═════ Extracted data ═════

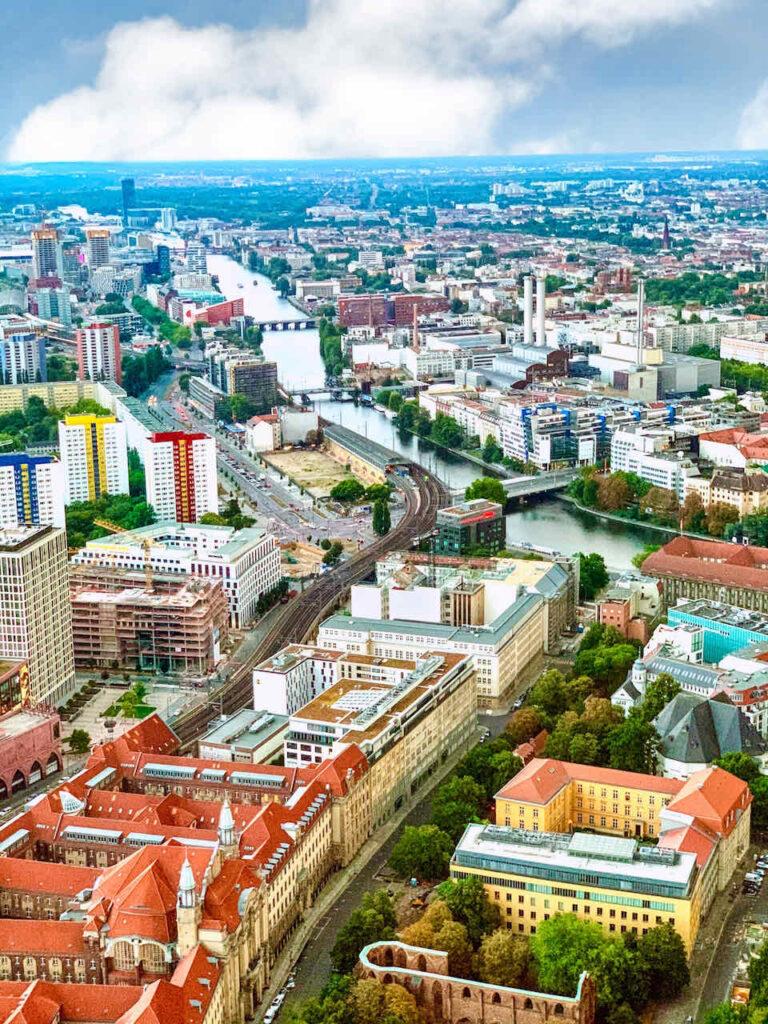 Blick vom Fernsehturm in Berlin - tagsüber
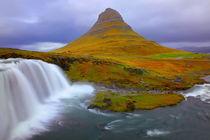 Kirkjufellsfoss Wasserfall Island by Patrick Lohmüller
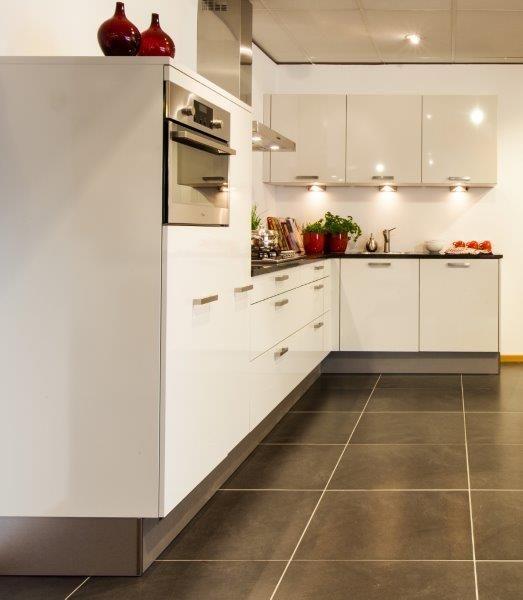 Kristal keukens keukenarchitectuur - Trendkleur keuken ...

═════
═════ Extracted data ═════

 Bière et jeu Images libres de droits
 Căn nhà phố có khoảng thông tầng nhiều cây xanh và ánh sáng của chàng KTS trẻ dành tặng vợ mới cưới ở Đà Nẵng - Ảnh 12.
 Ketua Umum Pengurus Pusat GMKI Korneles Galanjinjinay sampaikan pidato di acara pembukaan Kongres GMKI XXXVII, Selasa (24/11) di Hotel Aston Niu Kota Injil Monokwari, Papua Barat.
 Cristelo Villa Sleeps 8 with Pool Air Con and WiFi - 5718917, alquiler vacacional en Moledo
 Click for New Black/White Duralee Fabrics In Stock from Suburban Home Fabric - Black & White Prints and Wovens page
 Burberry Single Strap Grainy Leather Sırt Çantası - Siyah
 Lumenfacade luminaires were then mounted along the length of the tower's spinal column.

═════

• **Problem**: With the pictures omitted, copy exactly the lines of the listing above starting at the line containing "Blick vom Fernsehturm in Berlin - tagsüber" and ending at the line containing "Kristal keukens keukenarchitectuur", both included.

• **Expected answer**:
 Blick vom Fernsehturm in Berlin - tagsüber
 Kirkjufellsfoss Wasserfall Island by Patrick Lohmüller
 Kristal keukens keukenarchitectuur - Trendkleur keuken ...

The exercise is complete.